I transfer the heavy folder from her bag to mine. Now I’m the one listing to one side as we leave the Music Room, and Gwen, lightened of her load, hurries on ahead to class. I trail behind the rest of the teachers thinking about what the psychologist had said about preoccupation with death and suicidal trends. I picture my students with their skull jewelry and kohl-rimmed eyes.

The nose rings and skull jewelry and purple hair may be new, but this preoccupation with suicide is not. Like many girls’ schools, Heart Lake has its own suicide legend. When I was here the story would be told, usually around the Halloween bonfire at the swimming beach, that the Crevecoeur family lost all three of their daughters in the flu epidemic of 1918. It was said that one night the three girls, all delirious with fever, went down to the lake to quench their fever and drowned there. At this point in the story, someone would point to the three rocks that rose out of the water off the swimming beach and intone solemnly, “Their bodies were never found, but on the next morning three rocks appeared mysteriously in the lake and those rocks have from that day been known as the three sisters.”

One of the seniors would fill in the rest of the details as we younger girls nervously toasted our marshmallows over the bonfire. India Crevecoeur, the girls’ mother, was so heartbroken she could no longer live at Heart Lake, so she turned her home into a girls’ school. From the school’s first year, however, there have been mysterious suicides at Heart Lake. They say that the sound of the lake lapping against the three rocks (here the speaker would pause so we could all listen to the sound of the water restlessly beating against the rocks) beckons girls to take their lives by throwing themselves into the lake. They say that when the lake freezes over the faces of the girls can be seen peering out from beneath the ice. The ice makes a noise like moaning, and that sound, like the lapping of the water, draws girls out onto the lake’s frozen surface, where the sisters wait to drag the unsuspecting skater through the cracks in the ice. And they say that whenever one girl drowns in the lake, two more inevitably follow.

If the legend is still circulating, as Dr. Lockhart fears, there are a few things I could tell my girls. I could tell them that the Crevecoeur family did lose their youngest daughter, Iris, but she didn’t drown. She caught a chill from a mishap during a boating party with her two older sisters and died of the flu in her own bed. I could also tell them that nineteenth-century drawings of the lake show the three rocks, which were called, by early settlers, the three graces. But I know that the harder you try to dispel a legend the more power it gains. It’s like Oedipus trying to avoid his fate and running headlong into it at the crossroads. And once I begin to talk about the legend they might ask if there were any suicides when I went to school here. Then I would either have to lie or tell them that during my senior year both my roommates drowned in the lake.

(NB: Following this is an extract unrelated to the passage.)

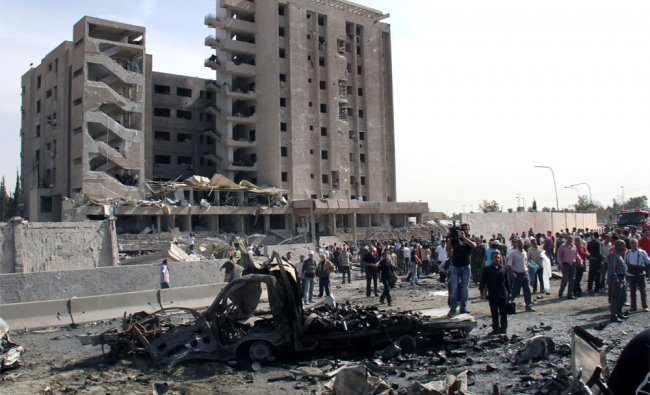 Syrian gather in front of a damaged military intelligence building after a bomb explosion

I might even find myself telling them that since then I have always felt the lake is waiting for the third girl.

C
hapter
T
wo

B
ETWEEN TEACHING AND TAKING CARE OF
O
LIVIA AFTER
school, the question of who has found my old notebook recedes to background noise. I can hear the question whispering at the edge of my consciousness, but I push it away until I can concentrate on it.

That night I scramble eggs for Olivia and me. After dinner we wash out the eggshells for an arts and crafts project for her nursery school. Olivia holds the shells under the running tap water and then hands them to me. I surreptitiously scoop out the transparent jelly that still clings to the hollow cups and set them into an empty egg crate. She explains to me that not just birds come from eggs. Snakes and alligators and turtles also come out of eggs. Even spiders.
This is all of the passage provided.